BREAST IS BEST From heart-healthy chocolate to the less appetising human breast milk ice cream. It seems that plans by London shop The Icecreamists to sell the unorthodox frozen delicacy – which costs £14 a scoop – may have hit a health and safety snag. Just weeks after it was launched, officials have moved to ban the sale of the snack following customer complaints. Fears were raised that a foodstuff made from another person’s bodily fluid might pass on viruses, although owner Matt O’Connor said the ice cream was perfectly safe and had proved popular with customers.
OH THE IRONY Straight from the file marked “misguided good intentions” comes this fundraising campaign by a fast food restaurant. A KFC franchise in Utah is asking customers to support the fight against diabetes by purchasing an 800-calorie Mega Jug of sugary soft drinks, according to website theweek.com. For every $2.99 half-gallon drink it sells, the restaurant is promising to give $1 to the Juvenile Diabetes Research Foundation. The move has met with some criticism from anti-obesity activists but a JDRF spokesman pointed out that type 1 diabetes is not caused by diet or obesity. A fair point, but as any doctor knows, regularly downing a drink containing 56 spoonfuls of sugar may well set customers on the road to type 2 diabetes.
EXTREME MEASURES A GP practice recently had to call in the police to warn a patient that he had a life-threatening condition. Michael Spence, 64, from Essex hadn’t left a contact number with the practice but tests sent to the hospital showed he was at risk of a fatal stroke due to a suspected blood clot in his neck. Two officers duly chapped on his door and told him to phone the hospital immediately. They only left once he’d arranged to go to A&E for treatment. Mr Spence told the Daily Mail: “I’m sure I wouldn’t be here now if it hadn’t been for the GP, the wonderful team on Benfleet Ward and the policewomen.” Diary assumes dialling 999 to contact patients would not normally be the recommended approach.
PRESCRIPTION PUFFING Doctors in Iceland could be thrust onto the frontline of the country’s anti-smoking campaign under a proposed new initiative. The parliament in Reykjavik is considering a proposal to ban the sale of cigarettes and make them a prescription- only product. Under the plan, cigs would be distributed by pharmacies only to people with a valid medical certificate. Only around 15 per cent of Icelanders smoke regularly, giving it the lowest smoking rates in Europe. But the plans are not expected to be accepted into law. Spare a thought for any poor doctor expected to stand between a smoker and their cigarette.
YAWN NOW Have you ever wondered if tortoises also suffer from contagious yawning? Well cease wondering – the answer is no! Dr Anna Wilkinson of the University of Lincoln has won the 2011 Ig Nobel in physiology after spending six months training a red-footed tortoise called Alexandra to yawn on command – this in order to test if other tortoises would yawn in response. The Ig Nobel awards given at Harvard University are a spoof on the Nobel awards and honour achievements that “first make people laugh, and then make them think”. And then laugh again louder. Apparently yawning has to do with empathy or understanding the emotional state of another individual which seems to be a product of higher-level consciousness….. Sorry just off now for a short kip.
----
Using the information:
1. In the diary items, why did a GP practice call in the police to reach Michael Spence? Answer in one to three sentences.
2. According to the diary items, how much does one scoop of the breast milk ice cream cost?
The lines that follow come from a separate source.

Given records:
----
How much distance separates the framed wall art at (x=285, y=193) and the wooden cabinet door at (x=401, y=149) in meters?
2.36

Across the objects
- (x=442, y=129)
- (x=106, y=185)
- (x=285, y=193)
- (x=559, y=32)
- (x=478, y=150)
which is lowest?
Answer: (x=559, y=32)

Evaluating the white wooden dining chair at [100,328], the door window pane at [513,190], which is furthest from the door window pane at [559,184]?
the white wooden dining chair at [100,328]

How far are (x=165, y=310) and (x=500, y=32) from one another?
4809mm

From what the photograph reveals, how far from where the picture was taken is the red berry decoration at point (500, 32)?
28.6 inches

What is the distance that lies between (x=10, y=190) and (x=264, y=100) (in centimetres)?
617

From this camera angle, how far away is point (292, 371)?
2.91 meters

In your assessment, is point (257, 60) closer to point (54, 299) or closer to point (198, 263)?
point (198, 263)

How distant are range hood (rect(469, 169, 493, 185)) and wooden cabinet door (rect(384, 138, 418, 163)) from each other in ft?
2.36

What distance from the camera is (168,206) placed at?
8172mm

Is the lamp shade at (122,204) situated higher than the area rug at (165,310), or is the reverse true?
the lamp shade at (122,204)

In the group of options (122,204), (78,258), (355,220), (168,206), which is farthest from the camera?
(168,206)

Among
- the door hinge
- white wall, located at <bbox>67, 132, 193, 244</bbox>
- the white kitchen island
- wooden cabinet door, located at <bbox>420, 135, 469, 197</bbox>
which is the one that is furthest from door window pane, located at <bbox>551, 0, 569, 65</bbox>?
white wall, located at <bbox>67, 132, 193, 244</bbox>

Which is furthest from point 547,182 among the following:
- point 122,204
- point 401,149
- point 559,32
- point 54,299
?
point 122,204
----
Solutions below:
1. He hadn't left a contact number with the practice. Tests sent to the hospital showed he was at risk of a fatal stroke because of a suspected blood clot in his neck.

2. £14 a scoop.